Since there is no socket in a USAT, the setup is different.

USAT has a single "mother board" which has 4 switches, and the electrics for the different voltages for the different lamps. Everything connects to this board.

QSI did something clever, you basically unplug everything from the USAT board, take out 2 screws, and swap in the QSI system, which has the same shape, and the 4 switches.

I'm sure there will be tons of questions, so I will start by showing this production unit. The QSI "system" consists of a main board and a daughter board. You use this system to replace the stock USAT board in your loco.


The picture below shows a top view of the QSI system.The stock USAT board has the same outline and mounting holes. The QSI has a lot more sockets on it though. You notice the microprocessor is on the small "daughter board"

(This daughter board is NOT the same as the single QSI board used in Aristo locos). 










The underside of the QSI system has the slide switches jut like your stock USAT board has, in the same layout, thus utilizing the original slots in the bottom of your USAT loco, and letting you continue to control the motor, sound, lights, and smoke unit.









From the side, you can see the daughter board that has the DCC/DC decoder "brains" on it. It is not intended to be used separately. To be clear, the main microprocessor for motor control and sound is here.









Agai, to install, you unplug the existing wires from the stock board, and basically plug them back into the new board "set".

What you see in these pictures is more connectors than the USAT board.

This is because different USAT locos use different connectors for lighting, and also different voltages. This single system has enough different sockets, so it accommodates 95% of the USAT locos.

Regards, Greg


----------



## Truthman (Dec 13, 2008)

Hallelujah! When is it going to be available retail?


----------



## Truthman (Dec 13, 2008)

On a Aristo GP40 for example you can take off the top (dynamic brake blister in my units case) and expose the switches. Why can't Aristo or USAt just make that whole board removeable from the top so we don't have practically disassemble the whole unit to add boards, electronics, etc?


----------



## planenut (Jan 4, 2008)

thanks for the fotos looking very much forward to this for my usa fleet



thanks 
jon


----------



## TonyWalsham (Jan 2, 2008)

Greg, is this new QSI - USAT PnP socket pin compatible with AC and Bachmann sockets, and also take other ESC's that fit them?


----------



## Greg Elmassian (Jan 3, 2008)

Truthman:

That's a great idea. Unfortunately, we have history to contend with here. Aristo standardized on their socket a while ago, and it could be placed up in the shell I suppose. USAT has had switches on the underside of the loco forever, so the board is on the underside. 

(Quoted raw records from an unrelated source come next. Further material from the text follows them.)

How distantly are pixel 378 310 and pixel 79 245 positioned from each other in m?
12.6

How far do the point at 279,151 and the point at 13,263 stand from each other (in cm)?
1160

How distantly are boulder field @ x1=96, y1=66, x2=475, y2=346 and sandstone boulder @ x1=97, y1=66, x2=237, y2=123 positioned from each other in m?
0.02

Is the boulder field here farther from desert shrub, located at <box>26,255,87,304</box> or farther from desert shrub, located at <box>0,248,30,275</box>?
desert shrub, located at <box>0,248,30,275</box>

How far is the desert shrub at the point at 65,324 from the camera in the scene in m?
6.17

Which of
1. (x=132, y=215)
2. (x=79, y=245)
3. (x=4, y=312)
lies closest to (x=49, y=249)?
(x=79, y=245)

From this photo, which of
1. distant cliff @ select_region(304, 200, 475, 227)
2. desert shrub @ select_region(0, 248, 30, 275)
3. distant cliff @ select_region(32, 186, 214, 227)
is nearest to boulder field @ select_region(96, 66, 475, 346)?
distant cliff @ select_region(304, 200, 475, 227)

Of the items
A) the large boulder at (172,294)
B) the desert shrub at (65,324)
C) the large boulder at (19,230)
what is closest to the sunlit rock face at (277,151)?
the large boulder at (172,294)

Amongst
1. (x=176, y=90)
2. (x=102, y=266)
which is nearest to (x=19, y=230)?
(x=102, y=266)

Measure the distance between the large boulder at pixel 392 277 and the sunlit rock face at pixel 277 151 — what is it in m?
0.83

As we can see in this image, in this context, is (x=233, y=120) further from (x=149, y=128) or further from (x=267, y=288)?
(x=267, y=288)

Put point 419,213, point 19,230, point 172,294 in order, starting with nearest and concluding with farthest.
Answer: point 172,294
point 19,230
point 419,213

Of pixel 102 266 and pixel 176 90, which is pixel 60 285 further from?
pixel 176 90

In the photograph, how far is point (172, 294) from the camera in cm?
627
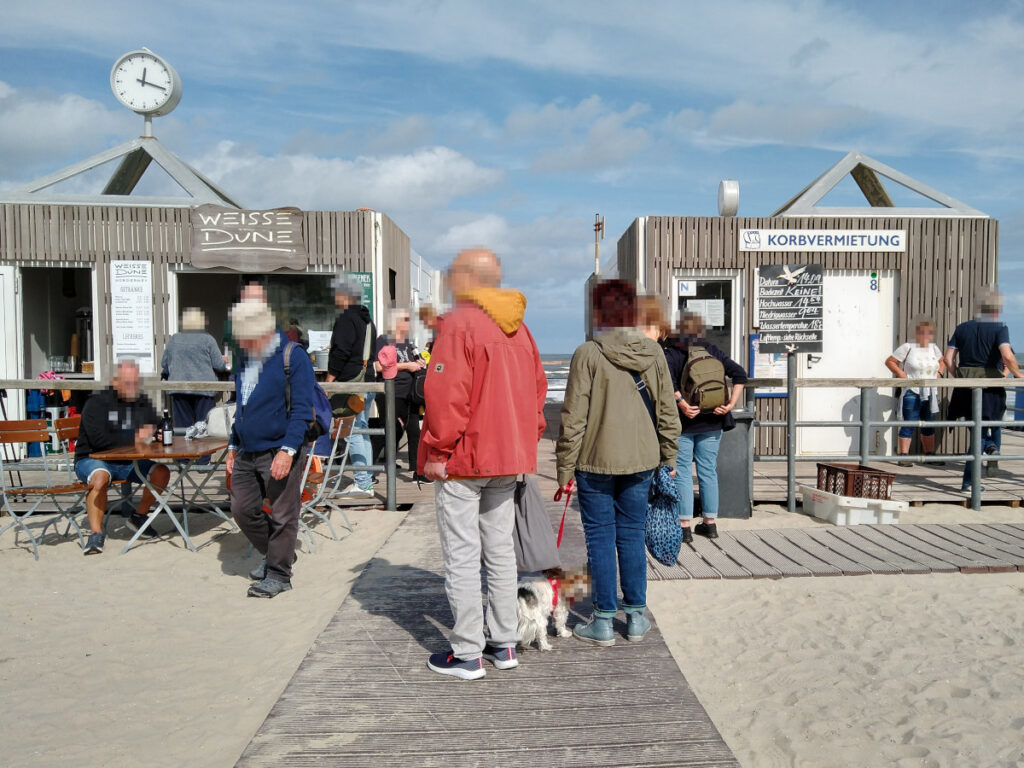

We are hoping for the end of the first quarter or sooner, but it is really somewhat driven by the economy and demand. If a ton of people comment here that they want them, that will indeed speed up the process. I will be sending links to threads with people's comments to QSI solutions so they can see the feedback and interest. 


Tony:

I think you are misunderstanding. The new system is physically 2 boards, but the "daughter board" is not intended to fit into an Aristo socket, nor used as a standalone product. You get the "set" as a unit, to be used as a unit. I was just trying to say what main functions were on what boards.


Regards, Greg


----------



## Road Foreman (Jan 2, 2008)

Greg, 

Will buy 2 or 3 when they come out.. 

BulletBob


----------



## Greg Elmassian (Jan 3, 2008)

More explanation:

On the top edge of this board in this picture, you see a red 3 pin, a white 3 pin and a red 2 pin and a green 2 pin connector. When you get your USAT board, it comes with a sheet for each USAT loco, and it tells you where to plug your lighting in. There are also 3 more white 2 pin connectors below. Also, more modern USAT locos often use a smaller 3 pin or 4 pin connector, and you can see 3 of these on the right hand edge of this board. So, there is a place to put your headlight and cab light connectors. Which sockets is determined by your model. USAT sometimes uses lamps, sometimes leds. In addition, sometimes the voltage polarity reverses, like the classification lamps that go from red to green in a GP7.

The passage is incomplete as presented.